_DIRECTIONS_
Put the lines below, starting with the line that contains "Arrange the items" and going on through the line that contains "Answer: the blue", into a numbered list. Leave out any blank lines.

_INPUT ROWS_

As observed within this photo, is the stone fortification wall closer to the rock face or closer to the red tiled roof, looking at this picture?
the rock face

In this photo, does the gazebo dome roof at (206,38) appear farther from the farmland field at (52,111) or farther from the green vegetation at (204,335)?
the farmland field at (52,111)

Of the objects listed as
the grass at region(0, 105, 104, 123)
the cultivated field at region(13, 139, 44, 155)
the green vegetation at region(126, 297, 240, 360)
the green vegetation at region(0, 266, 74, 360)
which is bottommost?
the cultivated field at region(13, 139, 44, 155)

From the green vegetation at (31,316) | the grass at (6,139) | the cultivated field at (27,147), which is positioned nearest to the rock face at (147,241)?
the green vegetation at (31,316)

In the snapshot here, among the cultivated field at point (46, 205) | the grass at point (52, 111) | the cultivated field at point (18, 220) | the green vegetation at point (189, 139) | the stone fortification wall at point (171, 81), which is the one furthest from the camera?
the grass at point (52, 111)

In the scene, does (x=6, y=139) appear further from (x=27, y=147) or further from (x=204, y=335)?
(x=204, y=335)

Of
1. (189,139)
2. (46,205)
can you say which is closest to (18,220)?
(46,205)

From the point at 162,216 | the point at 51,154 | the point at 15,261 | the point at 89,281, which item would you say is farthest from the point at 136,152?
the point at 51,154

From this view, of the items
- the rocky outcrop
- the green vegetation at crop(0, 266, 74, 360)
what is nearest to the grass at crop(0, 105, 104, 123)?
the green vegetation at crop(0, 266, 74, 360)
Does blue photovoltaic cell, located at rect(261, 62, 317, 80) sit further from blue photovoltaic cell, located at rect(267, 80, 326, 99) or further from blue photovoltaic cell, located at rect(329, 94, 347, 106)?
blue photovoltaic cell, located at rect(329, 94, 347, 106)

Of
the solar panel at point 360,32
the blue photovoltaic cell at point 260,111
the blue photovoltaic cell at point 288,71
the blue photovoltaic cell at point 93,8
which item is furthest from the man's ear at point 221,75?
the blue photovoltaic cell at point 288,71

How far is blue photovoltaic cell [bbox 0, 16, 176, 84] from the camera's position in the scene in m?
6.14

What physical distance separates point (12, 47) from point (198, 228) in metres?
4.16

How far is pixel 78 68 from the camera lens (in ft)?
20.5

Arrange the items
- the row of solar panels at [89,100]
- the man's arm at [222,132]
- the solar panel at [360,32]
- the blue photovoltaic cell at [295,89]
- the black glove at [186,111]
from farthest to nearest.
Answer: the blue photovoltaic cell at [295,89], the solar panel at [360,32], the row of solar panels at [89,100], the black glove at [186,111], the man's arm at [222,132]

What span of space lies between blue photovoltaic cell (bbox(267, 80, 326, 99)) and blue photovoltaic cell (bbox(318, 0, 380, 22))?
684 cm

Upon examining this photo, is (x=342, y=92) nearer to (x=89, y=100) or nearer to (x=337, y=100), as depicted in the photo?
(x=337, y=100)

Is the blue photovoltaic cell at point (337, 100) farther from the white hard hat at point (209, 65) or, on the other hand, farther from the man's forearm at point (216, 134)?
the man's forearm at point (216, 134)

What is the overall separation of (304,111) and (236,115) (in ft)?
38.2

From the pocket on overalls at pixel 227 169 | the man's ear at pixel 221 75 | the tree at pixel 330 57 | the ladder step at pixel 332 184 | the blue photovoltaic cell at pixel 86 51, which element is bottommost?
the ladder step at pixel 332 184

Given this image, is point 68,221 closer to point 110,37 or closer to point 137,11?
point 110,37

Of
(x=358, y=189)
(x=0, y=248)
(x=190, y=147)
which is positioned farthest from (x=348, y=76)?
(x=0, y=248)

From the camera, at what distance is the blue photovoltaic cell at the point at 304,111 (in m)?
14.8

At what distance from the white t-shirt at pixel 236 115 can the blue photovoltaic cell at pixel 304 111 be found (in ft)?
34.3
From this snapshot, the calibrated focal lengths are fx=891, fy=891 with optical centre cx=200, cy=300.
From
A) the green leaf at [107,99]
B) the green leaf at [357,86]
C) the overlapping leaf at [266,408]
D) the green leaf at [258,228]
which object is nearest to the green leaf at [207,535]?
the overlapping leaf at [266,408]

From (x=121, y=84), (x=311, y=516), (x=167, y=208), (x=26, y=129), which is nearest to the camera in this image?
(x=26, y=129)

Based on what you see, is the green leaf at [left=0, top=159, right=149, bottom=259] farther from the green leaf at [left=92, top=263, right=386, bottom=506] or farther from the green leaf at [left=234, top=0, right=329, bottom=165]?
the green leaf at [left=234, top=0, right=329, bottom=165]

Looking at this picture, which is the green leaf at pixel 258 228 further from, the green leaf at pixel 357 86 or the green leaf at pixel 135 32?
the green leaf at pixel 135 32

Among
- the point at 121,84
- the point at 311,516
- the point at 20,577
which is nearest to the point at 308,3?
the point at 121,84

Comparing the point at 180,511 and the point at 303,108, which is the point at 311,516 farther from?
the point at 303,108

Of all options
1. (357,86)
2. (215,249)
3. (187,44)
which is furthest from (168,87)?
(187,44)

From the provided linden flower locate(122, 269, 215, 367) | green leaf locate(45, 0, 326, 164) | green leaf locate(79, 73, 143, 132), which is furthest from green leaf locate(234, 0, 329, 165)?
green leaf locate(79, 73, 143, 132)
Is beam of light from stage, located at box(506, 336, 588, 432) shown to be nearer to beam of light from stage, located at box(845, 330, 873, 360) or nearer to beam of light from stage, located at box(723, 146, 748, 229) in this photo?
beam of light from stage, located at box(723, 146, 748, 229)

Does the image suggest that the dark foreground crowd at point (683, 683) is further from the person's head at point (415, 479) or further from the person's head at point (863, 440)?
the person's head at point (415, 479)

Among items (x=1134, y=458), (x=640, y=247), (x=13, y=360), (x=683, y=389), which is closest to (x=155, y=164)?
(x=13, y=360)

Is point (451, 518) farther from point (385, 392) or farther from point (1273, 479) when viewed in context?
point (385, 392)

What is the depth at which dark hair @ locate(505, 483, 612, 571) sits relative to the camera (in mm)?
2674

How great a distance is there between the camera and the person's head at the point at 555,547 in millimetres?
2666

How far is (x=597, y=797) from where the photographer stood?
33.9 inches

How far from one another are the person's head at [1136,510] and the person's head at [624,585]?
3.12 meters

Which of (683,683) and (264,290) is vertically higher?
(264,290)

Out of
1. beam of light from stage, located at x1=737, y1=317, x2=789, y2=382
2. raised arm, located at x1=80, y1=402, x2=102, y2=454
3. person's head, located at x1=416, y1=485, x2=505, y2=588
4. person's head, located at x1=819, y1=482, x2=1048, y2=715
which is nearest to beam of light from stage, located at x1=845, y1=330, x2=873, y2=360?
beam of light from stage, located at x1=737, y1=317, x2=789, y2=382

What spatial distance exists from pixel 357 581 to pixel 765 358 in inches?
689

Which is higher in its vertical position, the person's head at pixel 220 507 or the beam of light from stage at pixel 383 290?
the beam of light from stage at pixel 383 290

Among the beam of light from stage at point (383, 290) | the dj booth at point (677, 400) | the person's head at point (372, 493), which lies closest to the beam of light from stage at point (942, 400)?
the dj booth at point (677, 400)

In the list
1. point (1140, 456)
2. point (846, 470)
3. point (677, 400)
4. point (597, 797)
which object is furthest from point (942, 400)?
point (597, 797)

_RIGHT ANSWER_
1. Arrange the items
2. - the row of solar panels at [89,100]
3. - the man's arm at [222,132]
4. - the solar panel at [360,32]
5. - the blue photovoltaic cell at [295,89]
6. - the black glove at [186,111]
7. from farthest to nearest.
8. Answer: the blue photovoltaic cell at [295,89], the solar panel at [360,32], the row of solar panels at [89,100], the black glove at [186,111], the man's arm at [222,132]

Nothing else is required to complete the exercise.